What is being asked: Copy out each line of the data below without changing a single character.

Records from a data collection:
● ● ●
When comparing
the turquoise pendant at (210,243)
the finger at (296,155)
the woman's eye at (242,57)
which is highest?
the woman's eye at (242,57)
● ● ●
Solved problem:
When comparing
the turquoise pendant at (210,243)
the finger at (296,155)
the woman's eye at (242,57)
which is highest?
the woman's eye at (242,57)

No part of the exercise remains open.